Late Sunday night, President Barack Obama addressed the nation to confirm that Osama bin Laden, al-Qaeda leader and the mastermind of the Sept. 11 terrorist attacks, has been killed during an American operation outside Islamabad, Pakistan.
“Today, at my direction, the United States launched a targeted operation against that compound in Abbottabad, Pakistan,” he said. ” A small team of Americans carried out the operation with extraordinary courage and capability. No Americans were harmed. They took care to avoid civilian casualties. After a firefight, they killed Osama bin Laden and took custody of his body.”
He called the event “the most significant achievement to date in our nation’s effort to defeat al Qaeda” and praised the military and intelligence communities’ “tireless and heroic work” in tracking bin Laden over the past decade. He outlined the process that led to attack:
Then, last August, after years of painstaking work by our intelligence community, I was briefed on a possible lead to bin Laden. It was far from certain, and it took many months to run this thread to ground. I met repeatedly with my national security team as we developed more information about the possibility that we had located bin Laden hiding within a compound deep inside of Pakistan. And finally, last week, I determined that we had enough intelligence to take action, and authorized an operation to get Osama bin Laden and bring him to justice.

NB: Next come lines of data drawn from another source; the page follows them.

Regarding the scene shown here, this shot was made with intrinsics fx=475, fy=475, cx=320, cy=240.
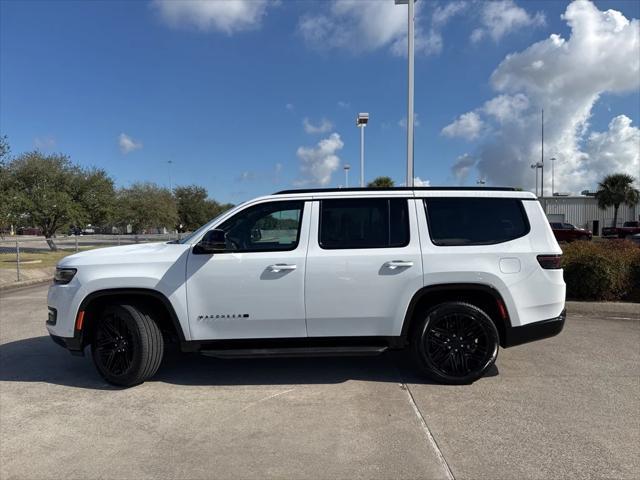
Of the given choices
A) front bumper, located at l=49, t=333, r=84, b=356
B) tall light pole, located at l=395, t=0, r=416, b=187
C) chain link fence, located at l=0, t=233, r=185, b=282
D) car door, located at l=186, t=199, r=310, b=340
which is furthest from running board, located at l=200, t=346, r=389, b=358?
chain link fence, located at l=0, t=233, r=185, b=282

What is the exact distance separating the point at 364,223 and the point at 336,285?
68 centimetres

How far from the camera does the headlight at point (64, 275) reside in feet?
15.3

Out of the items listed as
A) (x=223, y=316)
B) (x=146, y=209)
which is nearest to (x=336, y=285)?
(x=223, y=316)

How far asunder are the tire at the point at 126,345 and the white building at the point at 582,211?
5903 cm

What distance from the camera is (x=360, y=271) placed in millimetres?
4520

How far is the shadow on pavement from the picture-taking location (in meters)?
4.88

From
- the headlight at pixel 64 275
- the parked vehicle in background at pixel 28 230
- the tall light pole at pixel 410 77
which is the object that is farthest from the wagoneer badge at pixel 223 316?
the parked vehicle in background at pixel 28 230

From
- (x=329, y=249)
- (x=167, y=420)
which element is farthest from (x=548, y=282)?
(x=167, y=420)

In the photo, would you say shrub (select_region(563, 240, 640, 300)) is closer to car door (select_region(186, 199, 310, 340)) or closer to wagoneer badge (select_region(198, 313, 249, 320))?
car door (select_region(186, 199, 310, 340))

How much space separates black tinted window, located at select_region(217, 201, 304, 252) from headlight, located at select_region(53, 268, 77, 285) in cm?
152

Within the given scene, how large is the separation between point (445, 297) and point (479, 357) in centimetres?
67

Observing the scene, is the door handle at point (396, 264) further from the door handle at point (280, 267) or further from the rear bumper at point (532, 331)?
the rear bumper at point (532, 331)

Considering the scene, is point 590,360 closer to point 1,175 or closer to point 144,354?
point 144,354

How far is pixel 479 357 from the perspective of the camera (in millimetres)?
4664
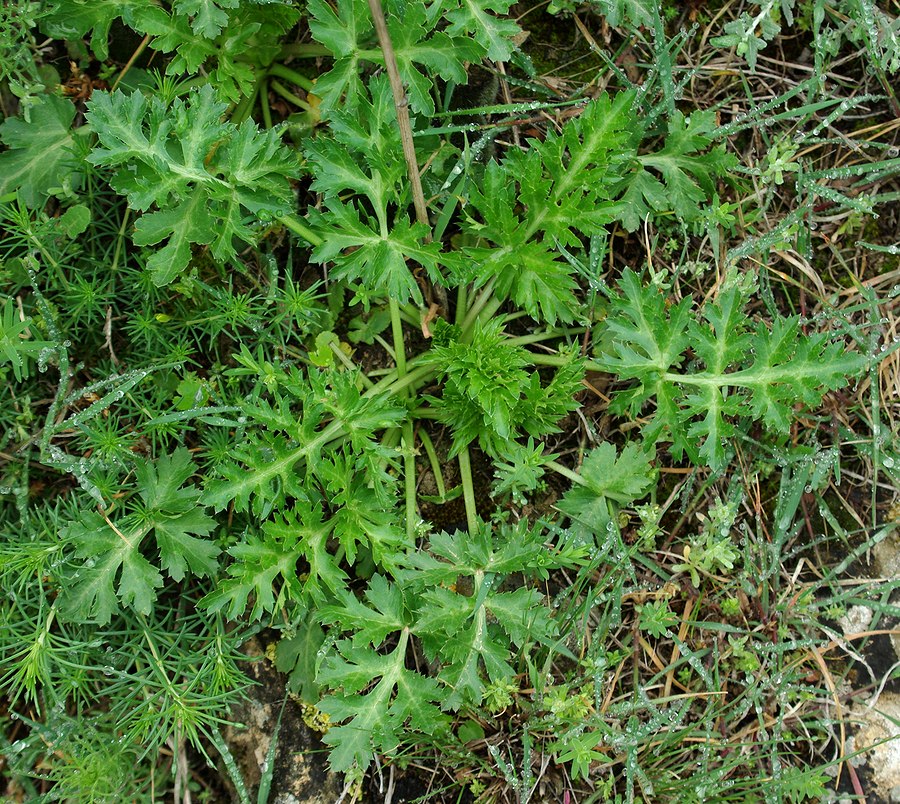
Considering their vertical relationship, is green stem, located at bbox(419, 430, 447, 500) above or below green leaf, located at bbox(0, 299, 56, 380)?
below

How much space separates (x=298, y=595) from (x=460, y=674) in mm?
709

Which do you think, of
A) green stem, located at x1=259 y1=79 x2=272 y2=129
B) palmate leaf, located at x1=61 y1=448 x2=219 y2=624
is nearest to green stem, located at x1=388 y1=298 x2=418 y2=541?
palmate leaf, located at x1=61 y1=448 x2=219 y2=624

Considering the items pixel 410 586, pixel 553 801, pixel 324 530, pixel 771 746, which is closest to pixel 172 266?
pixel 324 530

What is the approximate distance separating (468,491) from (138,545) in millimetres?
1410

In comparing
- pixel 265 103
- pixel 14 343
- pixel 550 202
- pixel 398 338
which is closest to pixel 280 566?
pixel 398 338

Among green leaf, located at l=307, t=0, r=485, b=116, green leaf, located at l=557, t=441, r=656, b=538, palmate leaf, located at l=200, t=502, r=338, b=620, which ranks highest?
green leaf, located at l=307, t=0, r=485, b=116

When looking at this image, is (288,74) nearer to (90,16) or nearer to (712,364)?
(90,16)

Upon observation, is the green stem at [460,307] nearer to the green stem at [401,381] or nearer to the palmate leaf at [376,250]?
the green stem at [401,381]

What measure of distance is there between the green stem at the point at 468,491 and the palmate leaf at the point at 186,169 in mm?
1290

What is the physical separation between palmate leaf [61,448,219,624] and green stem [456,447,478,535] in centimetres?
106

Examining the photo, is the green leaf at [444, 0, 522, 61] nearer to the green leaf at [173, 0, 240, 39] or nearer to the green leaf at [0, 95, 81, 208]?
the green leaf at [173, 0, 240, 39]

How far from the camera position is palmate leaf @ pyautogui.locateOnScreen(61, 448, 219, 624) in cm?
337

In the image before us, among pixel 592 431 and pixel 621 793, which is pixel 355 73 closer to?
pixel 592 431

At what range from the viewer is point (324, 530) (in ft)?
11.2
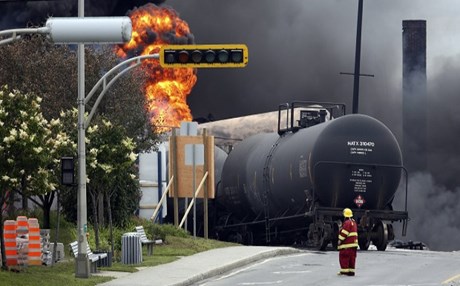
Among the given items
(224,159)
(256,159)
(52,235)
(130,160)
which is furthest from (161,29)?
(130,160)

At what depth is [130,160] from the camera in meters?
37.2

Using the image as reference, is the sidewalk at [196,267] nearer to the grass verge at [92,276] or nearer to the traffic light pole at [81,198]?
the grass verge at [92,276]

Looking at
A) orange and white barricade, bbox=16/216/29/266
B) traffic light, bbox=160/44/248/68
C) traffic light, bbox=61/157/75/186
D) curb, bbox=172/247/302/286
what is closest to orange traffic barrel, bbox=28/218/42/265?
orange and white barricade, bbox=16/216/29/266

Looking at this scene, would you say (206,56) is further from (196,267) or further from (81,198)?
(196,267)

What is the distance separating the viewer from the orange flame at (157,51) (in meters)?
70.8

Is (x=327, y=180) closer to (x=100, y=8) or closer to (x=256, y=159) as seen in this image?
(x=256, y=159)

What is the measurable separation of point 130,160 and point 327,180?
8783mm

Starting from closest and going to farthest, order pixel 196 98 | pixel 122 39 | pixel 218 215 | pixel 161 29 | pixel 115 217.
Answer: pixel 122 39, pixel 115 217, pixel 218 215, pixel 161 29, pixel 196 98

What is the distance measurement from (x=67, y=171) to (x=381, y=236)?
49.7ft

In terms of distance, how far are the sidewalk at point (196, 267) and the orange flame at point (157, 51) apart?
90.8 feet

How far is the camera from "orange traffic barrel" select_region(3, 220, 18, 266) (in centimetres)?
3438

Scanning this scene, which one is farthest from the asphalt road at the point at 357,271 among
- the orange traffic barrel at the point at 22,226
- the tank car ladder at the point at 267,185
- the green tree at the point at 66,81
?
the green tree at the point at 66,81

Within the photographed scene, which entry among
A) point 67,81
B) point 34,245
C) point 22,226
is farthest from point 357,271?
point 67,81

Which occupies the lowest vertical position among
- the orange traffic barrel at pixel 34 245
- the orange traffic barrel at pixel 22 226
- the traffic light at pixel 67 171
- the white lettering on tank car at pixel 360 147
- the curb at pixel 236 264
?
the curb at pixel 236 264
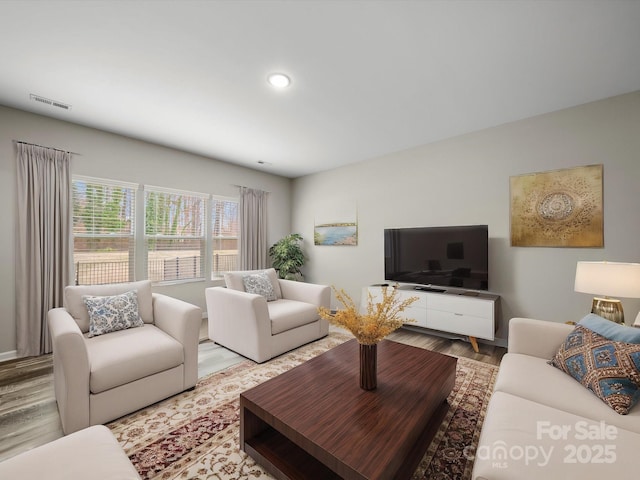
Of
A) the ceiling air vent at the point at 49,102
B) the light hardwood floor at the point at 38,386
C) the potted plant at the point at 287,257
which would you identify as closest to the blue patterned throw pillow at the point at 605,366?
the light hardwood floor at the point at 38,386

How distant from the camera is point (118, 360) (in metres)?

During a press briefing after the address, a senior administration official gave more details, including dates of five National Security Council meetings chaired by the president to discuss the intelligence and plan the raid.
Bin Laden was killed in a “secure compound” in Abbottabad, “an affluent suburb of Islamabad,” an official noted during the press briefing. The compound was the main operational base of a bin Laden courier, who American intelligence had identified as a protege of Khalid Sheikh Mohammed. The compound, valued at $1 million but without telephone or internet, was “custom built to hide someone of significance,” the official said. A small team conducted a surgical raid by helicopter which lasted around 40 minutes. Killed along with bin Laden were two couriers, one of Bin Laden’s sons and a woman who was “killed when she was used as a shield by a male combatant.” Bin Laden did “resist the assault force” and was killed in a firefight.
U.S. forces have bin Laden’s body in custody and assure that it will be “handled in accordance with Islamic practice and tradition.”
During his speech Sunday night, President Obama reiterated a point made by President George W. Bush after 9/11:
[W]e must also reaffirm that the United States is not –- and never will be -– at war with Islam. I’ve made clear, just as President Bush did shortly after 9/11, that our war is not against Islam. Bin Laden was not a Muslim leader; he was a mass murderer of Muslims. Indeed, al Qaeda has slaughtered scores of Muslims in many countries, including our own. So his demise should be welcomed by all who believe in peace and human dignity.